This is it. The gooder than good, greater than great, bester than best chocolate chip recipe, direct from my cupboard to your screen.
It's the recipe that my son uses when it's just one of those perfect days to stir up some delicious goodness. A Cat in the Hat kinda day like this past Saturday when the temperatures dropped again, the snow swirled as the winds whipped it all into a winter frenzy that kept us indoors bundled up looking for something to do.
I'm well beyond the point of having to help Tyson bake. At 16 he's made his own culinary creations for quite some time. My job is loyal assistant; making sure all the ingredients are in the cupboard, finding the mixing tools and doing the dishes. Yes, he could do all these things as a solitary endeavour, we know that, but we both relax into our respective duties like clockwork. We have a routine in our hanging out in the kitchen time. Beyond the baking we chat, we listen to music, discuss current events, share ideas and joke about funny bits and pieces of who we are and the adventures we've had.
It's simple. We didn't have to travel to get to this place. It didn't cost us a zillion dollars. No time off work. Just time. Time together, relaxed and unhurried. Time that builds a foundation for conversations that are necessary when life is not going so smoothly. Time that locks in memories for when we're not together and we need a comforting thought to hold onto. Tyson shared with me that when he was sick last week all he wanted was cookies...our homemade cookies, an affirmation that these chocolate chip cookies are more than what they appear to be... in their essence they are love... delicious, fun and simple. If we just wanted the cookies we could buy them at the store. But that's it's more than that.
Mary Oliver, in her poem, "Mindfulness" speaks so eloquently about how we find beauty and wisdom in the "ordinary, the common, the very drab...". This precious time of baking with my son using the same recipe, following the same process, playing the same roles, resulting in the same common cookie is far from ordinary. It is the "untrimmable light" that shines brightly in my heart long after the last morel is devoured.

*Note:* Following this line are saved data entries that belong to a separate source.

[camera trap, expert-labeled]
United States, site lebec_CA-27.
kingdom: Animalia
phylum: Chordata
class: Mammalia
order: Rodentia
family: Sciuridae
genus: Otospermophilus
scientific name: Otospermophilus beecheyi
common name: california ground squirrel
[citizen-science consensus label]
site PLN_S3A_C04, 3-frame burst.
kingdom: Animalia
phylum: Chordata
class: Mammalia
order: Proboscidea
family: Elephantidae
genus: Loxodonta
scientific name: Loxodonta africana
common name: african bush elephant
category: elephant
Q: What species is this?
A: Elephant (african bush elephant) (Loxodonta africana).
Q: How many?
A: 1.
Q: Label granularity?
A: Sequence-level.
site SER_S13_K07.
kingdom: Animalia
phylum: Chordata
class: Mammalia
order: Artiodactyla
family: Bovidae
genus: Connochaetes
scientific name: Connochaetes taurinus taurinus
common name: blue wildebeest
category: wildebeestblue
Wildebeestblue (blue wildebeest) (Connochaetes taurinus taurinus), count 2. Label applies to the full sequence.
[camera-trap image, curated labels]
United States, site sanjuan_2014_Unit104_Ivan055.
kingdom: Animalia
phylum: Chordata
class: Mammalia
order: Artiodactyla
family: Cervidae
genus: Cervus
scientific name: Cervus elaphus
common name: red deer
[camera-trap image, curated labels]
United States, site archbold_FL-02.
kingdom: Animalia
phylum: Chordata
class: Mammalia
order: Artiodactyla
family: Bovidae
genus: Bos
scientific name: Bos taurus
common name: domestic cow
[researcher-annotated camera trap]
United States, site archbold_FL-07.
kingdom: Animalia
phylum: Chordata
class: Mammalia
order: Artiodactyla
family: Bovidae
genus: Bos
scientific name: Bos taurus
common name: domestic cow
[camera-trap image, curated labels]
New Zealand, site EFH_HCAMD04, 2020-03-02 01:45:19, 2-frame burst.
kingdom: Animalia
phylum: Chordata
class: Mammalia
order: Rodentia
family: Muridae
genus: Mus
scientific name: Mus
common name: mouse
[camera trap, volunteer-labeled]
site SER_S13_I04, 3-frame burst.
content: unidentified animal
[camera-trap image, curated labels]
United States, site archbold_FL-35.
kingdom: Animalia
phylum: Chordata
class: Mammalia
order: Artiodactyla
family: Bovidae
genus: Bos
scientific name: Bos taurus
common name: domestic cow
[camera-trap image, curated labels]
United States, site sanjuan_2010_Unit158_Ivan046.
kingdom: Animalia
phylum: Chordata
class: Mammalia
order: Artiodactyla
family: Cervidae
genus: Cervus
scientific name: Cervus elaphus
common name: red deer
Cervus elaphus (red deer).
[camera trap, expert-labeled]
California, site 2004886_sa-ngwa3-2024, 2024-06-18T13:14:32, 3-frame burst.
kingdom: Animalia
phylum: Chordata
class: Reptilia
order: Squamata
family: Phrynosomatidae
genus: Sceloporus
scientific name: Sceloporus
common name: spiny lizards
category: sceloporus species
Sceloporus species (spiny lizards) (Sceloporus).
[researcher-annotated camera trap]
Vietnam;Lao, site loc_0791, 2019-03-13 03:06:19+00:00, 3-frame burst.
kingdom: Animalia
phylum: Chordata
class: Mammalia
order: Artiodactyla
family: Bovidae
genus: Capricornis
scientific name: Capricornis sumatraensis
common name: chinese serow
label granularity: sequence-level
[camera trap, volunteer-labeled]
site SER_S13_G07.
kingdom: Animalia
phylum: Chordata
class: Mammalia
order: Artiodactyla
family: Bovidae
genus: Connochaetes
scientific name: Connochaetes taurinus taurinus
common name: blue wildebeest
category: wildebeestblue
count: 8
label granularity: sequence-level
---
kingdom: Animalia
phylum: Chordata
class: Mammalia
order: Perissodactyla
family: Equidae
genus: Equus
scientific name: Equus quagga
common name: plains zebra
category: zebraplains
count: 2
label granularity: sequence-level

Where can you find light in the greyness of life? Where can you find joy in the common? With whom can you find beauty in the every day? The answers are as close as your next breath...in the rhythm of your beating heart. They are as delicate as the opening of the tulips on the kitchen table and as quiet as the sound of the whispering winds on a peaceful summer's eve. Are you listening? What does it say? What do you need to do to feel this soft world?
Mindful by Mary Oliver
Every day
I see or hear
something
that more or less
kills me
with delight,
that leaves me
like a needle
in the haystack
of light.
It was what I was born for -
to look, to listen,
to lose myself
inside this soft world-
to instruct myself
over and over
in joy,
and acclamation.
Nor am I talking
about the exceptional,
the fearful, the dreadful,
the very extravagant -
but of the ordinary,
the common, the very drab,
the daily presentations.
Oh, good scholar,
I say to myself,
how can you help
but grow wise
with such teachings
as these-
the untrimmable light
of the world,
the ocean's shine,
the prayers that are made
out of grass?

Great post Karen! Some of the best conversations happen in the kitchen! My memories with my sisters consist of times in the kitchen. Doing dishes, making supper, singing at the top of our lungs, fighting, baking. I remember my sister Michele watching over me as I made my first chocolate cake when I was about 8.
ReplyDeleteI think the cookie industry left a hole in our relationships that could be filled with time spent together in the kitchen!